+++ TEXT EXCERPT +++

It’s widely accepted that Miranda Priestley in The Devil Wears Prada was based on Vogue’s editor Anna Wintour.

Meryl Streep won an Oscar nomination for playing the intimidating fashion editor – Priestley, not Wintour – who threw her coat at interns and made the world ‘cerulean’ sound like a threat. 

But as uncanny as Miranda was to Anna Wintour, there were apparently a few major differences between Runway and Vogue. 

Andre Leon Talley, Wintour’s former BFF and former editor-at-large of Vogue, has pointed out the things that the 2006 movie got wrong, and Wintour would not throw her expensive handbags on a desk.

In an excerpt of his new book The Chiffon Trenches, acquired by People, Talley, 70, wrote: ‘Anna Wintour would never walk in and throw down her coat and handbag on a desk. No.

At Vogue, girls did not run down the halls in stiletto heels into Ms. Wintour’s office. No. They got it so wrong.

Andre Leon Talley has pointed out the glaring errors (Picture: Eugene Gologursky/WireImage)

‘Meryl Streep did a great job in the movie. It was a combination of Anna Wintour and [the late Harper’s Bazaar editor] Liz Tilberis. 

‘But the man who played me [referencing Stanley Tucci]? No! It did not reflect the real world of Vogue.’

Talley added that he was initially approached to play the role himself, but turned it down.

+++ DATA EXTRACT +++

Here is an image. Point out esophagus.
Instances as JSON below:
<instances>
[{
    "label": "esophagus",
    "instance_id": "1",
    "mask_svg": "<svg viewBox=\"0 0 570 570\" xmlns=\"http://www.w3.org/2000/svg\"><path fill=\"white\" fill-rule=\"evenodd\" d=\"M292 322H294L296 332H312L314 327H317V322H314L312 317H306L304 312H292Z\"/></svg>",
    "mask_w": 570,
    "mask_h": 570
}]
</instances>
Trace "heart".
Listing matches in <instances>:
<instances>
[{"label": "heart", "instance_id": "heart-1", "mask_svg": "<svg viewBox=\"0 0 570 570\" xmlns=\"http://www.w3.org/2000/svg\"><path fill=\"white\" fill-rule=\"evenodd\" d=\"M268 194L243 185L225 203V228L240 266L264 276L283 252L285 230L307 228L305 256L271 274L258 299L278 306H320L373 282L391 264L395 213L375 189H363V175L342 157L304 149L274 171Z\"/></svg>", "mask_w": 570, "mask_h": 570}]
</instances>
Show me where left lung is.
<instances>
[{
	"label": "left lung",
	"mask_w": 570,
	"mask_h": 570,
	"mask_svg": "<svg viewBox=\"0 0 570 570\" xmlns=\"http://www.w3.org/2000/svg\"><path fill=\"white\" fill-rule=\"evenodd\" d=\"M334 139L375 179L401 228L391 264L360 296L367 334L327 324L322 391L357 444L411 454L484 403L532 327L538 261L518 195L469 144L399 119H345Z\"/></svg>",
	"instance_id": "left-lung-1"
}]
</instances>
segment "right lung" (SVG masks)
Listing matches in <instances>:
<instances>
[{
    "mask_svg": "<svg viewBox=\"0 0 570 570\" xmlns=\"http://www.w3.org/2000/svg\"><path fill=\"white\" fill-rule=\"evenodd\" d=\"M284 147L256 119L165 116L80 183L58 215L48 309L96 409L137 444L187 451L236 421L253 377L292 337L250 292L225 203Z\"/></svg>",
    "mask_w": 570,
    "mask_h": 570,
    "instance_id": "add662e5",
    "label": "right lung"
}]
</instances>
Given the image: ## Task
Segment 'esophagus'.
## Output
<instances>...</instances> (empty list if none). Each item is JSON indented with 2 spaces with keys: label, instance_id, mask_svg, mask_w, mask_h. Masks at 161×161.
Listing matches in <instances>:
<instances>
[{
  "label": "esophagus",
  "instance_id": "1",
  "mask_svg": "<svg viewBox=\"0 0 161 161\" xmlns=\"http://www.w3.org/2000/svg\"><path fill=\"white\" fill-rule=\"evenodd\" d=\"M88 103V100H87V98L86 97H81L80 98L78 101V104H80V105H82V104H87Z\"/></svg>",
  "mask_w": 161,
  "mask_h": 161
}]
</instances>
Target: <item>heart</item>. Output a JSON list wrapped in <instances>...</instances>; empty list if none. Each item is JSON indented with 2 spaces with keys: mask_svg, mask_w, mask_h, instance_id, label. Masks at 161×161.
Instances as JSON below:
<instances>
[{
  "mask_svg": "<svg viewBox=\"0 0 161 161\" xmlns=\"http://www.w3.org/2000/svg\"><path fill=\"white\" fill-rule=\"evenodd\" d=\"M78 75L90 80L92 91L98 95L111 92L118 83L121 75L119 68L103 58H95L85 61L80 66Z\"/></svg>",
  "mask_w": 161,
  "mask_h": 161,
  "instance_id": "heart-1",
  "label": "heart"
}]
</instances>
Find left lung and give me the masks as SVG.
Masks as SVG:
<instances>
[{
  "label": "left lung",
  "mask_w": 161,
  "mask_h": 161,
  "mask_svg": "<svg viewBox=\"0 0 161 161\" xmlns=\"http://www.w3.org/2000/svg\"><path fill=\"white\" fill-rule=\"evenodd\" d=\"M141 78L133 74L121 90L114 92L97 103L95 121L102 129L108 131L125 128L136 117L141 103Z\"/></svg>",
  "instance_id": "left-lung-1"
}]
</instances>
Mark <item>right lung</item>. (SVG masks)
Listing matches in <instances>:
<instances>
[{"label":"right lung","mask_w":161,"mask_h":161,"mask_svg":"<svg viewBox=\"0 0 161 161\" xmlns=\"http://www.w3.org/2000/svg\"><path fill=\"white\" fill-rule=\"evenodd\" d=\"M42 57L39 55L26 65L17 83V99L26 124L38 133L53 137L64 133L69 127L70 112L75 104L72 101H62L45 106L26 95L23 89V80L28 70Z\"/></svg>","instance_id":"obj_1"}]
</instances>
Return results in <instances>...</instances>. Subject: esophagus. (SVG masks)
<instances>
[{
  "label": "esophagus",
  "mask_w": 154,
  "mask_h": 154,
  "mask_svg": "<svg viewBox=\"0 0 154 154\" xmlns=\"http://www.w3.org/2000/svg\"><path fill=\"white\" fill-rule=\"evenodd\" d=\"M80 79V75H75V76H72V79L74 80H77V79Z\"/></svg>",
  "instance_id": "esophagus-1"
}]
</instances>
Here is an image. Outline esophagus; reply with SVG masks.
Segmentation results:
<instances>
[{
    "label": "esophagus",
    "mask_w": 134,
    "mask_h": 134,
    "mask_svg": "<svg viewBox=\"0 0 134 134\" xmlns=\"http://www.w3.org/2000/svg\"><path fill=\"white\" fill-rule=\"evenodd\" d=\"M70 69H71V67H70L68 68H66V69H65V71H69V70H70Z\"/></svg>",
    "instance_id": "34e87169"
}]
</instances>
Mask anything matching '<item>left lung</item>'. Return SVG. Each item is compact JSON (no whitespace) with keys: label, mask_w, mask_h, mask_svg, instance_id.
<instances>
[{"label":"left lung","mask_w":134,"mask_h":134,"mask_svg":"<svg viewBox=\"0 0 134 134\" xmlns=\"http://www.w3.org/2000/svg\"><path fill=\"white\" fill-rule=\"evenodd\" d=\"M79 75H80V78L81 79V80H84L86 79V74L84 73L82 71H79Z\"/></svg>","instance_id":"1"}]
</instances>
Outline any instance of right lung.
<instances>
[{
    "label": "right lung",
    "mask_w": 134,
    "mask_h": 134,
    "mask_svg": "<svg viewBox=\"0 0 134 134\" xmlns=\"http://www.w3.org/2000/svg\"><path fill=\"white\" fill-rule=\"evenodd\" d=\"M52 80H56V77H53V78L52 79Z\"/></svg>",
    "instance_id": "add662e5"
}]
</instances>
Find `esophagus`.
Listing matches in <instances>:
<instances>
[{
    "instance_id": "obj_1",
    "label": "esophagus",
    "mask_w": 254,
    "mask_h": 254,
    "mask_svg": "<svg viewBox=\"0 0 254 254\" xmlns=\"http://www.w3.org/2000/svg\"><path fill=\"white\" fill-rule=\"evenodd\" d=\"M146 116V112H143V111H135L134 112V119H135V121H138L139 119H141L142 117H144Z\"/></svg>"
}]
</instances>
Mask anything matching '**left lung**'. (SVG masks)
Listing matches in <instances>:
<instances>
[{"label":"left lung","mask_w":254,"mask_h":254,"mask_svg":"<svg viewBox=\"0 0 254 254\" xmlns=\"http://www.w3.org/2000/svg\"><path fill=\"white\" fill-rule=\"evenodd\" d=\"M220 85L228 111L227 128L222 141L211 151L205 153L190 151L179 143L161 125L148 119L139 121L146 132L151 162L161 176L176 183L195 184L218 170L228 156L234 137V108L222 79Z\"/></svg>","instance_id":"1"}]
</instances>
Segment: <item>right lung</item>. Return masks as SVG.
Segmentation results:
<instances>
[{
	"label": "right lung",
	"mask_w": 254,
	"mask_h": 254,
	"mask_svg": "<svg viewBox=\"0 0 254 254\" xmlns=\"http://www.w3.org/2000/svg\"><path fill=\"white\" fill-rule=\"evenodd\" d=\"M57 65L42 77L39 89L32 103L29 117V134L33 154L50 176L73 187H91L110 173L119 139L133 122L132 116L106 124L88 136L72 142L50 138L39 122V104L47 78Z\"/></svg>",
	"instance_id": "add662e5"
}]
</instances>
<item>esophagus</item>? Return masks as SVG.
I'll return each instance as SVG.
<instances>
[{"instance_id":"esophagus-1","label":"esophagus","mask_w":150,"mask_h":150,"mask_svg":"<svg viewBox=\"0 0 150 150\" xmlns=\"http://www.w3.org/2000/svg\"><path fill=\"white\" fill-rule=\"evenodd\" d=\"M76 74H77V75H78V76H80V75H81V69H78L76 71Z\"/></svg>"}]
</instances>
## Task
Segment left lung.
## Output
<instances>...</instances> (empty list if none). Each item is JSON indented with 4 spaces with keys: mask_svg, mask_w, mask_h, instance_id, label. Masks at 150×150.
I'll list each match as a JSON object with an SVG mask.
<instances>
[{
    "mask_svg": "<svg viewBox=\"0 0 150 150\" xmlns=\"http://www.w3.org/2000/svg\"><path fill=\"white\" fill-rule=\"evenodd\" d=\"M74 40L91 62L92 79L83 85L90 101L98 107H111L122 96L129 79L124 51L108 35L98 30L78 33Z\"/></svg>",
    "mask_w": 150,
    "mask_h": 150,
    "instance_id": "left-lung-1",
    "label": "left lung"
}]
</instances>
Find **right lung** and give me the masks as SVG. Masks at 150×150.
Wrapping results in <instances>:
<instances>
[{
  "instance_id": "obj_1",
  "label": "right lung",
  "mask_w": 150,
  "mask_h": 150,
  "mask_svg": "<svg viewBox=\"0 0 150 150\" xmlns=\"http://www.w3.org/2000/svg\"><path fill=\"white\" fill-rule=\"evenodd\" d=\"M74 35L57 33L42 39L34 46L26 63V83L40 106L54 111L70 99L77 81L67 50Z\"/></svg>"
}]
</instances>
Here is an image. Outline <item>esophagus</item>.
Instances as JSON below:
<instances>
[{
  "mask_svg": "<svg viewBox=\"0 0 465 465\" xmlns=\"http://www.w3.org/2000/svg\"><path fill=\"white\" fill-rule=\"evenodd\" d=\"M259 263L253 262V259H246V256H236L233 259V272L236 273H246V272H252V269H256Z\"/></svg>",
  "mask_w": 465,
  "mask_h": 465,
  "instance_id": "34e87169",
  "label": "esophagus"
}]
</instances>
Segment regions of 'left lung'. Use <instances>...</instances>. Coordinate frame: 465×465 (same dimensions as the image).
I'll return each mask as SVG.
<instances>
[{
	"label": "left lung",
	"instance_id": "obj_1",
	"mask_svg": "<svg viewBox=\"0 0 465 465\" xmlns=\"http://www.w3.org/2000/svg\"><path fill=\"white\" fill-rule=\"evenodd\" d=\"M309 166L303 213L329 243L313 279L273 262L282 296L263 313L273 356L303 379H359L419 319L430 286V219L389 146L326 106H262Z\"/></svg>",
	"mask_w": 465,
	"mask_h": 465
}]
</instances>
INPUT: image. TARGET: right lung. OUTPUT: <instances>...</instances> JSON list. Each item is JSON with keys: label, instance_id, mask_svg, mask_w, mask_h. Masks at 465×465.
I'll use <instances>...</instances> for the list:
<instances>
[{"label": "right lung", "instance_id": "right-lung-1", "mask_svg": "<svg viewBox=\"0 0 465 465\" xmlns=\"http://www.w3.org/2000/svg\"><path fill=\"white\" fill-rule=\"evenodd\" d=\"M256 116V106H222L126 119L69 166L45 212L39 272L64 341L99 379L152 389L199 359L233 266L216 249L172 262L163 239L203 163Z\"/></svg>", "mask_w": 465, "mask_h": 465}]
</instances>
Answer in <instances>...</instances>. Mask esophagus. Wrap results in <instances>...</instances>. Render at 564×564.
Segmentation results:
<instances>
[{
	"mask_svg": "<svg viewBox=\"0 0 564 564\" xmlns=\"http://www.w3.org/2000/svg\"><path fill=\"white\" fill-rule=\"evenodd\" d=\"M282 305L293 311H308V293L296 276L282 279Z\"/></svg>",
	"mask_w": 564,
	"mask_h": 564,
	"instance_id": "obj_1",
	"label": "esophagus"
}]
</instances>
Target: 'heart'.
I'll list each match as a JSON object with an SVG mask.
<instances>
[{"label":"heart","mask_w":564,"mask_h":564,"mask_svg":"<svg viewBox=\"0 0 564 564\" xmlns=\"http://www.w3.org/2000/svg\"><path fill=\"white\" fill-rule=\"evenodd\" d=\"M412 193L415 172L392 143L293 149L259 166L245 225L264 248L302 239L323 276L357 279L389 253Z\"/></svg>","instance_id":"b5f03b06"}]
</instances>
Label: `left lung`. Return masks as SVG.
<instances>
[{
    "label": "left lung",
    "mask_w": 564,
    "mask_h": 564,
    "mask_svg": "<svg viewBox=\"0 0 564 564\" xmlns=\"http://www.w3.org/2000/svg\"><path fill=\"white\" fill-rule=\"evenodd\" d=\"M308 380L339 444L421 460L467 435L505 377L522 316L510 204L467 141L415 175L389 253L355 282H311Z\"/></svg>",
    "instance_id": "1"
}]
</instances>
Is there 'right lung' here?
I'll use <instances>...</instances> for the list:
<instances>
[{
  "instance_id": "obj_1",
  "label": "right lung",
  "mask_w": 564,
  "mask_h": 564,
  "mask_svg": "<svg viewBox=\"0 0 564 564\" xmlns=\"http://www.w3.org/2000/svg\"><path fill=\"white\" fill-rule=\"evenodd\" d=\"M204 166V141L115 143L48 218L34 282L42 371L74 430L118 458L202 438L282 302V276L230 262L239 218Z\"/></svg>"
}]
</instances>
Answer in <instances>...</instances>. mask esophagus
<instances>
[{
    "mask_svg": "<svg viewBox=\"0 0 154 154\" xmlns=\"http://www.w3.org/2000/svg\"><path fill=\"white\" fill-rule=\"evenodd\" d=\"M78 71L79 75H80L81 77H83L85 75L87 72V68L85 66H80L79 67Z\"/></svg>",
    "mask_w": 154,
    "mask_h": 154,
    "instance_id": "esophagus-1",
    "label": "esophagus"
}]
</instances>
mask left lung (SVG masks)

+++

REQUIRED ACTIONS =
(1) Find each line of the entries that contains the string "spaces", and copy those lines. Case counts.
(2) Go on with the text about The Devil Wears Prada and the real Vogue, starting after its last sentence.

SOLVED TASKS =
(1)
<instances>...</instances> (empty list if none). Each item is JSON indented with 2 spaces with keys: label, instance_id, mask_svg, mask_w, mask_h. Masks at 161×161.
Target: <item>heart</item>. Output a JSON list wrapped in <instances>...</instances>; empty list if none. Each item is JSON indented with 2 spaces with keys: mask_svg, mask_w, mask_h, instance_id, label. Masks at 161×161.
<instances>...</instances> (empty list if none). Each item is JSON indented with 4 spaces with keys: mask_svg, mask_w, mask_h, instance_id, label. Masks at 150×150.

(2)
Wintour’s former assistant Lauren Weisberger wrote the book The Devil Wears Prada, and the fashion icon was said to be furious about the character Miranda Priestley, with reports claiming that she threatened designers that Vogue would no longer cover them if they made cameo appearances in the movie.

Anna said she found The Devil Wears Prada ‘entertaining’ (Picture: Barry Wetcher/20th Century Fox/Kobal/REX)

However, Wintour, 70, later called the film ‘really entertaining’ and said: ‘Anything that makes fashion entertaining and glamorous and interesting is wonderful for our industry. So I was 100 percent behind it.’

In 2017, when Anna interviewed Meryl Streep for Vogue, she asked the actress who was the most challenging woman she’d ever played.

Streep said: ‘I should say’ – gesturing towards Wintour – with the mogul joking: ‘No. No. We’re not going there, Meryl.’

The video of the interview also made reference to the movie, with Meryl’s elevator journey mimicking that of Miranda’s in the Runway offices. 

The Devil Wears Prada – also starring Anne Hathaway and Emily Blunt – charted an aspiring journalist’s time as assistant to the editor-in-chief of a world famous fashion magazine.

The movie received positive reviews and made $300 million (£244m) worldwide.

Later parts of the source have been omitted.